Una dirigencia que por primera vez en 88 años pierde la elección de gobernador, y su abanderado gana con la aportación minúscula de sus aliados, no podía continuar, máxime que el reloj político corre hacia la madre de todas las batallas electorales del 2018.

El cambio también urgía, para frenar las especulaciones de los acomodaticios de siempre que se promovían, a través de sus gacetilleros, en busca de un lugar en la estructura del gobernador electo Alfredo del Mazo.

Nada más erróneo que seguirle la corriente a quienes se resisten a despegarse de la ubre presupuestal.

Por eso fue necesario traer a la dirigencia estatal del PRI a una dupla todo terreno, con probada experiencia operativa, pero sobre todo, con lealtad institucional.

Ernesto Nemer Alvarez y Brenda Alvarado llegarán a poner orden en el CDE del PRI mexiquense. Vienen a borrar los cotos de poder y los espacios de confort ocupados por la migración ecatepequense que no supo ni pudo estar a la altura de los requerimientos actuales.

El 16 de septiembre comenzará la etapa política que el Estado de México necesita y la sociedad demanda.

Habremos de comenzar una administración diseñada con la ciencia y las herramientas de la modernidad. Sin ocurrencias, sin improvisaciones y sin los signos del populismo enmascarados con el disfraz de políticas sociales.

Muy lejos de la realidad viven quienes promueven al diputado César Camacho Quiroz a la Secretaría General de Gobierno. Lo mismo quienes mueven al diputado Juvenal Cruz Roa hacia el gabinete o el borrego de que Carlos Aguilar Cano, Alfonso Camacho o Elba Chavez Lomelí estarán en áreas de comunicación social en las que fracasaron en Ecatepec y en Toluca también.

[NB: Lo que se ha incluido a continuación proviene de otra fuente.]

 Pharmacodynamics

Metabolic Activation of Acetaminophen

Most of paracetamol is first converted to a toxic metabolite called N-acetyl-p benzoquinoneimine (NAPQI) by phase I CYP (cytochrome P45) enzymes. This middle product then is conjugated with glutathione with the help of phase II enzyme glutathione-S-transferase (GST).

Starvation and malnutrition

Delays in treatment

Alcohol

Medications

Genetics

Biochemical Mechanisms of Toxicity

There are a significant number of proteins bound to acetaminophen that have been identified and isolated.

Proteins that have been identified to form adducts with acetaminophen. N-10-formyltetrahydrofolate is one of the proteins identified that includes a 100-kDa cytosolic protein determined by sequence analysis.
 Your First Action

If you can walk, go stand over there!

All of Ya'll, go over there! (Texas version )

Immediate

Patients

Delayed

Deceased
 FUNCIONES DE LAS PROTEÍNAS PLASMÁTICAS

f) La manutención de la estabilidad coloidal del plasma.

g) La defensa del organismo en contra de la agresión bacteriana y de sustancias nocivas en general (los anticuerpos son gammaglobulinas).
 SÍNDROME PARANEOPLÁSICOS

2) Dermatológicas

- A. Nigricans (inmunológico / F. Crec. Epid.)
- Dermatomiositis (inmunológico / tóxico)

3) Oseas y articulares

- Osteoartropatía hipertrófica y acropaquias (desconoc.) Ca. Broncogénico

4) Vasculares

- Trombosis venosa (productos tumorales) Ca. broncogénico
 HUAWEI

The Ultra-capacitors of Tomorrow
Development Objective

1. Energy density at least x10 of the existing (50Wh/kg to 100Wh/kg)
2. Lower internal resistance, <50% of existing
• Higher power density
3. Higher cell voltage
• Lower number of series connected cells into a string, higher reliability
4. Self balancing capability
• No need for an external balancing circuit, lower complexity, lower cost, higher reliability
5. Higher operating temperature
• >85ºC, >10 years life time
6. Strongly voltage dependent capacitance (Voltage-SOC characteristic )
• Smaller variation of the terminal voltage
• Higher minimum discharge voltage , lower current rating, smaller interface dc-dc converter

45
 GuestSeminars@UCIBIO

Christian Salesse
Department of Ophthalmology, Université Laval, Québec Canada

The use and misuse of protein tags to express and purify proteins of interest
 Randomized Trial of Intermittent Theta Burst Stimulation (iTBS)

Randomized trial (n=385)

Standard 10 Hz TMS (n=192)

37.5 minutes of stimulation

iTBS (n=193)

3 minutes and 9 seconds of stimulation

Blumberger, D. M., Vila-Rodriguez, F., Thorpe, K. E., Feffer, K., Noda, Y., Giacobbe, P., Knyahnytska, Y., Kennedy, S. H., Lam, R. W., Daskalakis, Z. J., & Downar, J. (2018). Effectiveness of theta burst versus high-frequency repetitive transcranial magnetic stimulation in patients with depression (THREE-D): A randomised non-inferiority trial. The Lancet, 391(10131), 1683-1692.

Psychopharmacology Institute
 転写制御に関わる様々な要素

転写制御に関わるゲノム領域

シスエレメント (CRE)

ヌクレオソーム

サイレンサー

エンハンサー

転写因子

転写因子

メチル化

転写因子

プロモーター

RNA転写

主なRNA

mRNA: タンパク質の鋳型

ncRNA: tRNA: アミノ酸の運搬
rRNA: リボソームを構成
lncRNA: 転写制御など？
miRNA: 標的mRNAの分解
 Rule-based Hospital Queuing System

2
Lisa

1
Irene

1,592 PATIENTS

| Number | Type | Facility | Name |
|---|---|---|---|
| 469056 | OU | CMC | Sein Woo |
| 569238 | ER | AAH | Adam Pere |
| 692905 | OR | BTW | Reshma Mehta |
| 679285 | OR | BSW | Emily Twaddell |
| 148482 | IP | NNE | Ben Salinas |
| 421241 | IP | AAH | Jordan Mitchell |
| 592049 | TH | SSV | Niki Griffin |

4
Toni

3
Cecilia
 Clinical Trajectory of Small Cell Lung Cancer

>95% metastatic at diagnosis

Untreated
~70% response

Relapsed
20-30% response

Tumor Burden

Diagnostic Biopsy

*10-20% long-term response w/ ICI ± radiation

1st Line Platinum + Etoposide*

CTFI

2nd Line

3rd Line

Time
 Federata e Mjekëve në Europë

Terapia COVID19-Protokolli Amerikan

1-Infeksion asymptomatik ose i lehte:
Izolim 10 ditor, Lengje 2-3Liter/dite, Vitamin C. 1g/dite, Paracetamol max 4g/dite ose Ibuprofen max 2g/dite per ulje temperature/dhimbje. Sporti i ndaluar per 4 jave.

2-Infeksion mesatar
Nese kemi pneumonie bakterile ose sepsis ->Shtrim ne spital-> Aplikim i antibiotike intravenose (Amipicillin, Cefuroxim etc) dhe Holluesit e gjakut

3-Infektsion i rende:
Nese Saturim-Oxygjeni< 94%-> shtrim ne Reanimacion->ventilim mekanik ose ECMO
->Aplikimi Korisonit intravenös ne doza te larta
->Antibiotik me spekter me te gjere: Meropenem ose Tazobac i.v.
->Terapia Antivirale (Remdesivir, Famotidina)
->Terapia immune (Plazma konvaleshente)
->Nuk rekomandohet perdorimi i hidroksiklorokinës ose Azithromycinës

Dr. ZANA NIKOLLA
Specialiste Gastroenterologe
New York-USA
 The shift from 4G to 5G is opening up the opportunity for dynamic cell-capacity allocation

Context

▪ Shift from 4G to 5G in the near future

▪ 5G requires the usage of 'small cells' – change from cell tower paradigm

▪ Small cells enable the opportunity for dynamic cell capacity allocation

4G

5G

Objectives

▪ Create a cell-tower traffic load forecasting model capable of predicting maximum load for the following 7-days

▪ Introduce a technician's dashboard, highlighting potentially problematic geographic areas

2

Tampoco acertarán quienes promueven a la senadora Ana Lilia Herrera a la Secretaría General de Gobierno, porque son los mismos que pretendieron subirla a la plataforma de precandidatos a la gubernatura.

El sexenio de las Becas –de todos los colores y sabores- está llegando a su fin, tanto porque no resuelve nada esa estrategia, como por las dudas que deja la imposibilidad de comprobar que llegan a quienes se dice.

Juan Pedro Garcia, un eficaz operador político que fue el estratega del triunfo del 4 de junio y al que Alejandra del Moral, Raymundo Martínez, Carlos Aguillar y Erasto Martinez obstaculizaron, continúa en las oficinas del gobernador electo manejando algunas cuestiones que tienen que ver con la toma de posesión de Alfredo del Mazo Maza.

En ese entorno se dice que suena fuerte el nombre de Roberto Campa Cifrian, actual Subprocurador en la PGR como el probable Secretario General de Gobierno.

Una cuestión relevante, sorpresiva y que será muy bien recibida, es el hecho de que nadie del actual gabinete repetirá. Tampoco habrá chapulinismo de los actuales diputados locales, federales y senadores.

Y lo que es mejor: existe el Pacto Tollocan de los exgobernadores pata no recomendarle a nadie al Gobernador Alfredo del Mazo, quien tendrá absoluta libertad pata integrar a su equipo.

Esta será una auténtica forma nueva de hacer política y de hacer gobierno.